4) Inform the congregation of the budget and needs for the coming fiscal year.


PCA BCO 9-2.
It is the duty of the deacons to minister to those who are in need, to the sick, to the friendless, and to any who may be in distress. It is their duty also to develop the grace of liberality in the members of the church, to devise effective methods of collecting the gifts of the people, and to distribute these gifts among the objects to which they are contributed. They shall have the care of the property of the congregation, both real and personal, and shall keep in proper repair the church edifice and other buildings belonging to the congregation. In matters of special importance affecting the property of the church, they cannot take final action without the approval of the Session and consent of the congregation.In the discharge of their duties the deacons are under the supervision and authority of the Session. In a church in which it is impossible for any reason to secure deacons, the duties of the office shall devolve upon the ruling elders

9-4.
The deacons of a particular church shall be organized as a Board, of which the pastor shall be an advisory member. The Board shall elect a chairman and a secretary from their number and a treasurer to whom shall be entrusted the funds for the current expenses of the church. It shall meet separately at least once a quarter, and whenever requested by the Session. The Board of each church shall determine the number necessary for a quorum.The Board shall keep a record of its proceedings, and of all funds and their distribution, and shall submit its minutes to the Session regularly, and at other times upon request of the Session.


12-5.
The church Session is charged with maintaining the spiritual government of the church, for which purpose it has power: 

b. To examine, ordain, and install ruling elders and deacons on their election by the church, and to require these officers to devote themselves to their work; to examine the records of the proceedings of the deacons; to approve and adopt the budget;


----------



## Contra_Mundum (Mar 17, 2016)

Here are a few points, following my congregation's standard.
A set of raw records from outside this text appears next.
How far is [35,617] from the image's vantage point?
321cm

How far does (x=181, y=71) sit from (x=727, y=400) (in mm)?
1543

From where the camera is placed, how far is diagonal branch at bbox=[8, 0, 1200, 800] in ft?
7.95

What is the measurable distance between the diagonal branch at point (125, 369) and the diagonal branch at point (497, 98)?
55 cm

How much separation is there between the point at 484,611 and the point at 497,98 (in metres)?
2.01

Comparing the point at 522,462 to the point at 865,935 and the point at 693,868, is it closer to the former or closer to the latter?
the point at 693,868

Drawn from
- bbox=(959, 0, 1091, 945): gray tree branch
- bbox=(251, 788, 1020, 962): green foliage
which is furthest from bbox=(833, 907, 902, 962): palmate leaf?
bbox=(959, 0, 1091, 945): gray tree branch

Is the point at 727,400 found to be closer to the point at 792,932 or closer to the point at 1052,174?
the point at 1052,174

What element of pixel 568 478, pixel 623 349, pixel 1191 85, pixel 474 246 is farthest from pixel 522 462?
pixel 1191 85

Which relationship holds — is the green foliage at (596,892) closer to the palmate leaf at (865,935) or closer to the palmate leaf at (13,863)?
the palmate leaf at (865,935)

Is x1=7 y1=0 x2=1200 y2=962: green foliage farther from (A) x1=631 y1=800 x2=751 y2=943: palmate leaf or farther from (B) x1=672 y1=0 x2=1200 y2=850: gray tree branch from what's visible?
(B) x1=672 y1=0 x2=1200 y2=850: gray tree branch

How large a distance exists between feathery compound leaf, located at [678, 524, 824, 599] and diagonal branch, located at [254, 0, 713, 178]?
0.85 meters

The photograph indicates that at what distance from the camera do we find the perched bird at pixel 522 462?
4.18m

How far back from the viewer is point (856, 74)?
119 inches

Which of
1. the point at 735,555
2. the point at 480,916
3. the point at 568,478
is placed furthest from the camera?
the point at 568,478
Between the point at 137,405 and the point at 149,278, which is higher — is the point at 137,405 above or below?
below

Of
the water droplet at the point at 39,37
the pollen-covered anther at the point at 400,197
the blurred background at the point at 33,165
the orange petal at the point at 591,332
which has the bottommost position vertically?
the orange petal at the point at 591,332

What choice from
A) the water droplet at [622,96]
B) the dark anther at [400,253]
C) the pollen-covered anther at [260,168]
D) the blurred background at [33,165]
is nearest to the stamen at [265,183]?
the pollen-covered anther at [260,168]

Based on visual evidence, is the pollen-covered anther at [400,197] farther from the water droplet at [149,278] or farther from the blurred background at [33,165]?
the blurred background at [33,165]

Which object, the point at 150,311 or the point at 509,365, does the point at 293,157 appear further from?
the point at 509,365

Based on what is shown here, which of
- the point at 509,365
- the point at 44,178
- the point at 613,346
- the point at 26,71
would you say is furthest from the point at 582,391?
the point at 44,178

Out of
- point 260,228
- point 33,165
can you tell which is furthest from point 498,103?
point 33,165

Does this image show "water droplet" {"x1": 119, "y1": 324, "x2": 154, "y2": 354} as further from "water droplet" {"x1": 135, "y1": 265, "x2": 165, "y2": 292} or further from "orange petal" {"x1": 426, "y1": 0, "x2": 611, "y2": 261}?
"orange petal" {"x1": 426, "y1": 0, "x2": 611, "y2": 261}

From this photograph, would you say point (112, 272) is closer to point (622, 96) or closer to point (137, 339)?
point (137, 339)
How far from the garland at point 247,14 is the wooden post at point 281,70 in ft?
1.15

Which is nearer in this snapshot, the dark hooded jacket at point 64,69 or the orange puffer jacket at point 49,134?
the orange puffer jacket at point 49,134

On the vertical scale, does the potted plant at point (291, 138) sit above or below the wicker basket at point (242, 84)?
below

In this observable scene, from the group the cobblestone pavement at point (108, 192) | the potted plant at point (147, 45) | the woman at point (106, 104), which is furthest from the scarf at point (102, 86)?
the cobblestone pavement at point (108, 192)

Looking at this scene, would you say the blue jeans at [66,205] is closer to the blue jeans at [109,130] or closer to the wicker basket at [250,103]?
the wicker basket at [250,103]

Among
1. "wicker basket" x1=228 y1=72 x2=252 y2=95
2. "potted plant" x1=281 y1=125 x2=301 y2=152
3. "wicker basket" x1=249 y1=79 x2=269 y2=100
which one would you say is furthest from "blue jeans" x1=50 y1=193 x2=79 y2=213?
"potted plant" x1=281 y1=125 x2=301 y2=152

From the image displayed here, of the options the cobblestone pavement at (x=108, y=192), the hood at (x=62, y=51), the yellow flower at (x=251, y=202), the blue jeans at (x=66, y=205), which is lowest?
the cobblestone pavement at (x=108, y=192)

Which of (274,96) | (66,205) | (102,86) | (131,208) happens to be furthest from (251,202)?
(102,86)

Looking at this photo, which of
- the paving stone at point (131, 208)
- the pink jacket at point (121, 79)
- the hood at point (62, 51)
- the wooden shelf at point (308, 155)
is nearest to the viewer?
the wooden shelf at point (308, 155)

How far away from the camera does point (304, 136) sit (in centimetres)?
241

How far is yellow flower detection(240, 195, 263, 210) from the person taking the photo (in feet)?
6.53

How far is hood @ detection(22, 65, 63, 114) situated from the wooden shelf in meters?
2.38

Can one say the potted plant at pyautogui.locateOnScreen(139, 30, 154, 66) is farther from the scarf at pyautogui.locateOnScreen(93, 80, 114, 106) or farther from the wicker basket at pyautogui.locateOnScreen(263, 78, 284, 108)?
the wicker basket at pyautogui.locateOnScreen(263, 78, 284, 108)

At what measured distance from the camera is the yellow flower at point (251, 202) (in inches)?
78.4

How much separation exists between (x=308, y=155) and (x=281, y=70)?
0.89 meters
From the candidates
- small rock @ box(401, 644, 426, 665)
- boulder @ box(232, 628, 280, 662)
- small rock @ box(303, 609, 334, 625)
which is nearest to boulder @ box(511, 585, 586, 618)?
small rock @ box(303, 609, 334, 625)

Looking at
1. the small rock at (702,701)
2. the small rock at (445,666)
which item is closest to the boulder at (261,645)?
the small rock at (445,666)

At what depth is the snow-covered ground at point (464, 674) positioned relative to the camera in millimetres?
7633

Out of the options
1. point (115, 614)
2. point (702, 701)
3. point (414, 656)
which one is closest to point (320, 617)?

1) Remember, deacons are a _devolved_ function from the elders. If there are no deacons, the job of the deacons returns to the elders (doesn't go away).

2) Deacons, per Act.6:1-7, are responsible for the material needs of the congregation as they may be addressed by the church. These include care of a pastor and his family, along with other matters of disbursement to the physically needy.

3) Responsibility leads naturally to oversight of the collection of funds to be disbursed.

4) Deacons might then be most likely to know the state of the church's finances. Treasurers, though not always deacons, may reasonably be of their number.

5) This puts the deacons in position to track the collection over time, and perhaps be in the best position to offer a draft/proposed budget for congregations that plan annually. Most congregations I know do this, and often (usually either a BCO requirement or a by-laws requirement) an annual congregational meeting has as one major order of business approval of the budget. These are the people who will be called upon to fulfill that proposal.

6) Between draft and congregational approval is the work of session, the elders who actually approve the budget for presentation to the congregation.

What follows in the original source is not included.